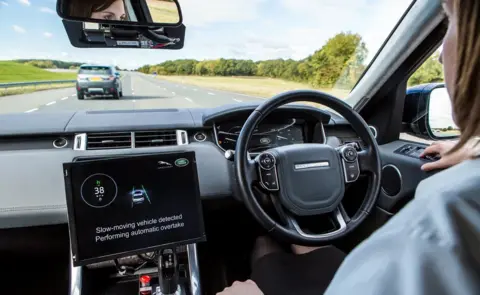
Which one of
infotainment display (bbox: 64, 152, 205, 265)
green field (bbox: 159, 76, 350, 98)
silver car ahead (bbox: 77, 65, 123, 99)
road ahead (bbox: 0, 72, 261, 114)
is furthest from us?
silver car ahead (bbox: 77, 65, 123, 99)

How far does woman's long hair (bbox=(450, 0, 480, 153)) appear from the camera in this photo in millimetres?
694

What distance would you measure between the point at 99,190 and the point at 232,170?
2.45 ft

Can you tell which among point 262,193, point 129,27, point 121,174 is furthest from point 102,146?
point 262,193

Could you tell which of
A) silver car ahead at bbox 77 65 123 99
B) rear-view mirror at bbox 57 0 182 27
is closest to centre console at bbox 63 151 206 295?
rear-view mirror at bbox 57 0 182 27

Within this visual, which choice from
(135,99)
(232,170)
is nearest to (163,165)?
(232,170)

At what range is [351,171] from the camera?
7.70 feet

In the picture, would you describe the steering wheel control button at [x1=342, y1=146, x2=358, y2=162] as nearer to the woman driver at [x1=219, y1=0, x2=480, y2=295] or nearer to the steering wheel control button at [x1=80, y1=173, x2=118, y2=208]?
the steering wheel control button at [x1=80, y1=173, x2=118, y2=208]

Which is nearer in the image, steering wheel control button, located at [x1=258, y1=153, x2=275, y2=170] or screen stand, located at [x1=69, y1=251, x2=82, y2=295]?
screen stand, located at [x1=69, y1=251, x2=82, y2=295]

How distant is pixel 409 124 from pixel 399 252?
260 centimetres

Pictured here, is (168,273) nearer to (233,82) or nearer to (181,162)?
(181,162)

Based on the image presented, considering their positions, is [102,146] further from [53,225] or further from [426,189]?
[426,189]

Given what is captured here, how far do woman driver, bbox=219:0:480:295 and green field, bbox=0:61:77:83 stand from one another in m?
2.83

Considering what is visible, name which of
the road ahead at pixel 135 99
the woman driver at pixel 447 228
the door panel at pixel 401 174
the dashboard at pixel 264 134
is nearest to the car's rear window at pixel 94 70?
the road ahead at pixel 135 99

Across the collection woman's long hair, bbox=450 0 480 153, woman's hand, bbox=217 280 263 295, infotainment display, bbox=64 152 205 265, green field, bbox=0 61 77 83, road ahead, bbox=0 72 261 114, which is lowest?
woman's hand, bbox=217 280 263 295
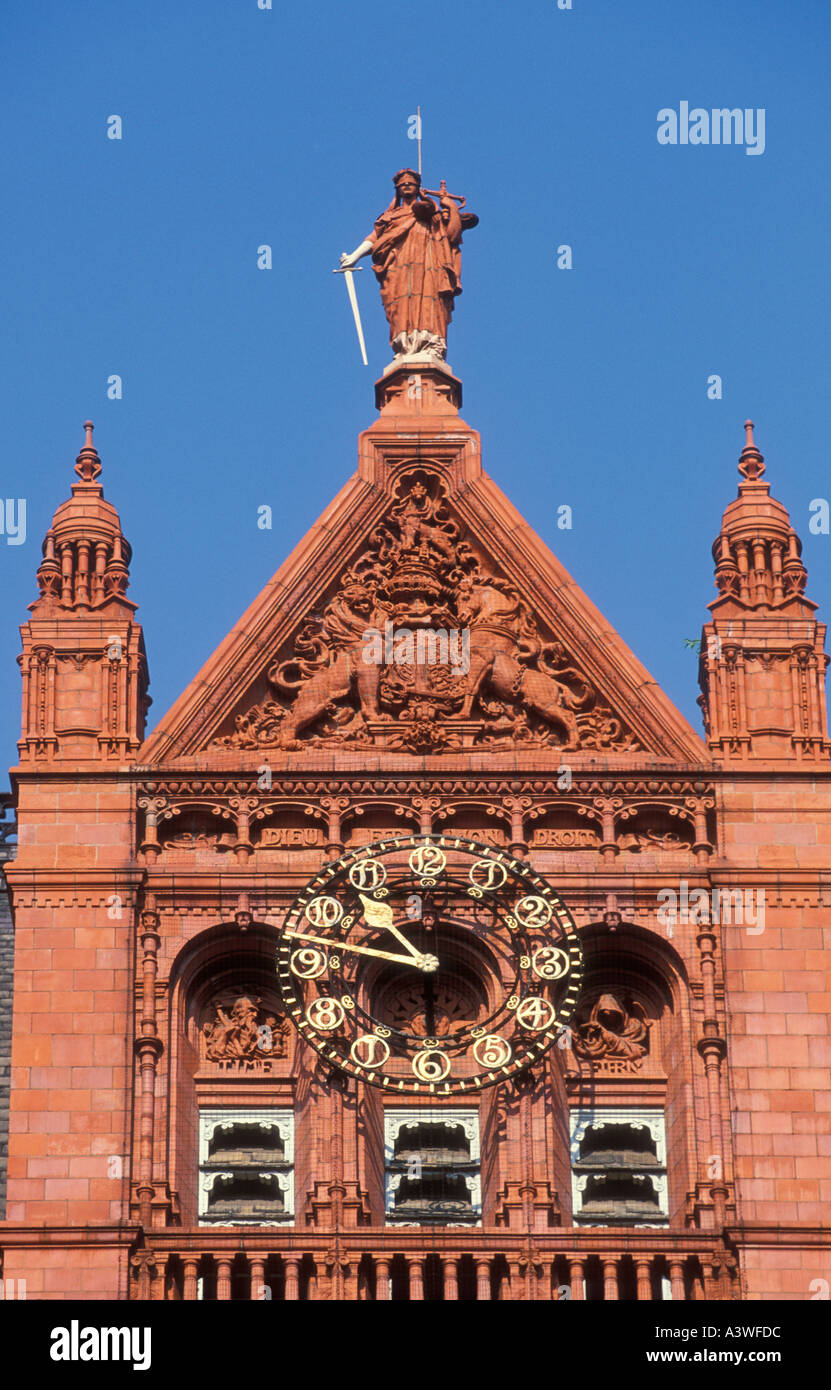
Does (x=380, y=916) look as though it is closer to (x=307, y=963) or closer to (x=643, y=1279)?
(x=307, y=963)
....
→ Problem details: Please render every line of the items above as a Markdown table with the columns "No." and "Content", one row per line and blank lines skipped, and leave the pictures out.

→ Complete response:
| No. | Content |
|---|---|
| 1 | Which one of |
| 2 | infotainment display (bbox: 64, 152, 205, 265) |
| 3 | green field (bbox: 159, 76, 350, 98) |
| 4 | silver car ahead (bbox: 77, 65, 123, 99) |
| 5 | road ahead (bbox: 0, 72, 261, 114) |
| 6 | is furthest from us? |
| 7 | silver car ahead (bbox: 77, 65, 123, 99) |
| 8 | How far does woman's long hair (bbox=(450, 0, 480, 153)) appear from the camera in this photo in millimetres? |
| 9 | 694 |
| 10 | What distance would you measure between the point at 99,190 and the point at 232,170? |
| 11 | 2.45 ft |
| 12 | Can you tell which among point 262,193, point 129,27, point 121,174 is furthest from point 102,146? |
| 13 | point 262,193 |
| 14 | Could you tell which of |
| 15 | A) silver car ahead at bbox 77 65 123 99 |
| 16 | B) rear-view mirror at bbox 57 0 182 27 |
| 17 | is closest to centre console at bbox 63 151 206 295? |
| 18 | rear-view mirror at bbox 57 0 182 27 |
| 19 | Within this visual, which choice from |
| 20 | (135,99) |
| 21 | (232,170) |
| 22 | is nearest to (163,165)? |
| 23 | (232,170) |
| 24 | At what range is [351,171] from the camera? |
| 25 | 7.70 feet |
| 26 | In the picture, would you describe the steering wheel control button at [x1=342, y1=146, x2=358, y2=162] as nearer to the woman driver at [x1=219, y1=0, x2=480, y2=295] or nearer to the steering wheel control button at [x1=80, y1=173, x2=118, y2=208]? |
| 27 | the steering wheel control button at [x1=80, y1=173, x2=118, y2=208] |
| 28 | Which is nearer in the image, steering wheel control button, located at [x1=258, y1=153, x2=275, y2=170] or screen stand, located at [x1=69, y1=251, x2=82, y2=295]? |
| 29 | screen stand, located at [x1=69, y1=251, x2=82, y2=295] |
| 30 | How distant is pixel 409 124 from pixel 399 252? |
| 31 | 260 centimetres |
| 32 | Pictured here, is (168,273) nearer to (233,82) or nearer to (181,162)? |
| 33 | (181,162) |
| 34 | Based on the image presented, considering their positions, is [102,146] further from [53,225] or further from [426,189]? |
| 35 | [426,189] |
| 36 | Given what is captured here, how far do woman driver, bbox=219:0:480:295 and green field, bbox=0:61:77:83 stand from one another in m? |
| 37 | 2.83 |
| 38 | Considering what is visible, name which of |
| 39 | the road ahead at pixel 135 99 |
| 40 | the woman driver at pixel 447 228 |
| 41 | the door panel at pixel 401 174 |
| 42 | the dashboard at pixel 264 134 |
| 43 | is nearest to the car's rear window at pixel 94 70? |
| 44 | the road ahead at pixel 135 99 |
| 45 | Across the collection woman's long hair, bbox=450 0 480 153, woman's hand, bbox=217 280 263 295, infotainment display, bbox=64 152 205 265, green field, bbox=0 61 77 83, road ahead, bbox=0 72 261 114, which is lowest? |
| 46 | woman's hand, bbox=217 280 263 295 |
| 47 | Does (x=380, y=916) look as though it is closer to (x=307, y=963) or closer to (x=643, y=1279)? |
| 48 | (x=307, y=963) |